* _Exercise task_
Replace "point" with "location" in the items. Begin at the line that has "How separated are", stop after the line that has "3.78 meters", and change nothing else.
### Extracted information ###
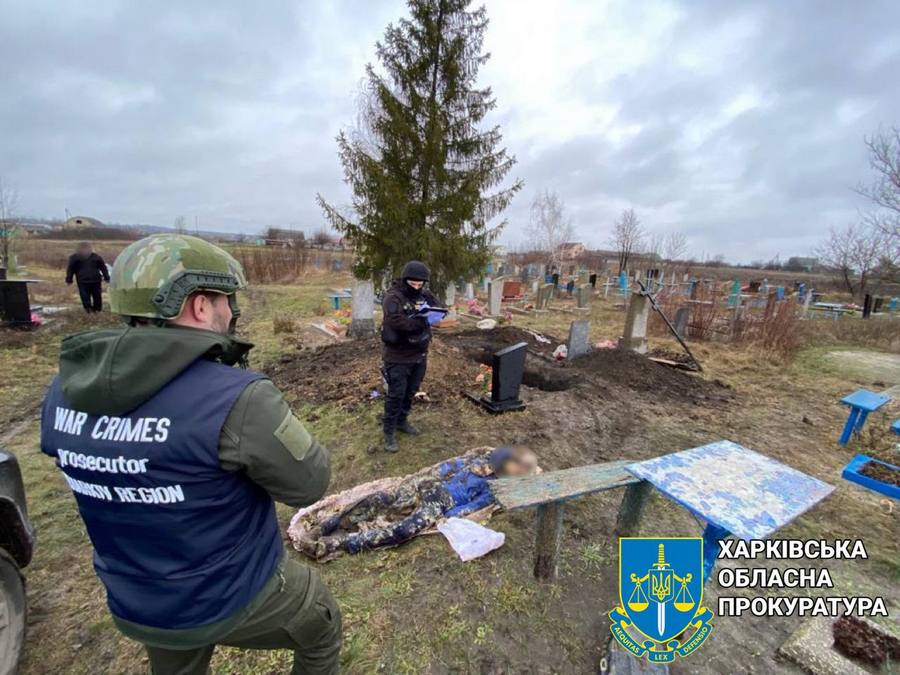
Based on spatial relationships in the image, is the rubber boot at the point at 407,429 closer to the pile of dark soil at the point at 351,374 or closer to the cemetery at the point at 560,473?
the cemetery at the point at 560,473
###
### Extracted information ###
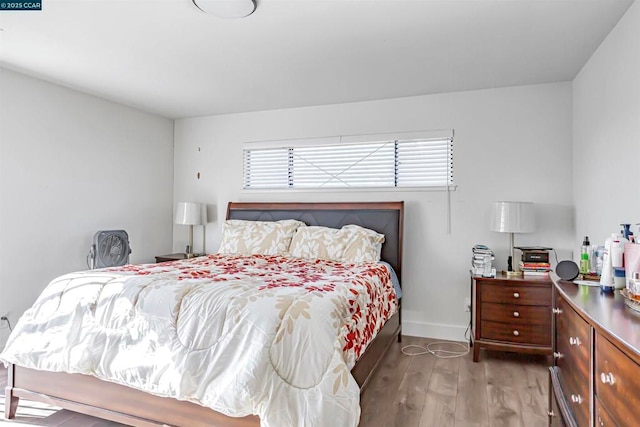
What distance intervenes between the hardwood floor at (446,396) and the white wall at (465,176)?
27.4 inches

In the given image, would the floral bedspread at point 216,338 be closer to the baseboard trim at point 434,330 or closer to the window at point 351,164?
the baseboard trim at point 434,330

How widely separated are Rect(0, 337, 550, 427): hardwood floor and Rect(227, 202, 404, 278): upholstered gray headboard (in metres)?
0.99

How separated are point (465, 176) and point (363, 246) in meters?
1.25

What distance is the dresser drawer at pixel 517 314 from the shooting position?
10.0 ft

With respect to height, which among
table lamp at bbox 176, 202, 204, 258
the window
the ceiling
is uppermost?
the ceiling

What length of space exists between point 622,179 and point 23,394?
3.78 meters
###
* _Problem solution_
How separated are location (465, 176) and location (363, 246) in meters?
1.25

What distance is the dresser drawer at pixel 517 314 from the shooting position?
10.0 ft

With respect to height, which among
table lamp at bbox 176, 202, 204, 258
the window
the ceiling
is uppermost?
the ceiling

What length of space exists between location 622,179 and location 23,394?
3.78 meters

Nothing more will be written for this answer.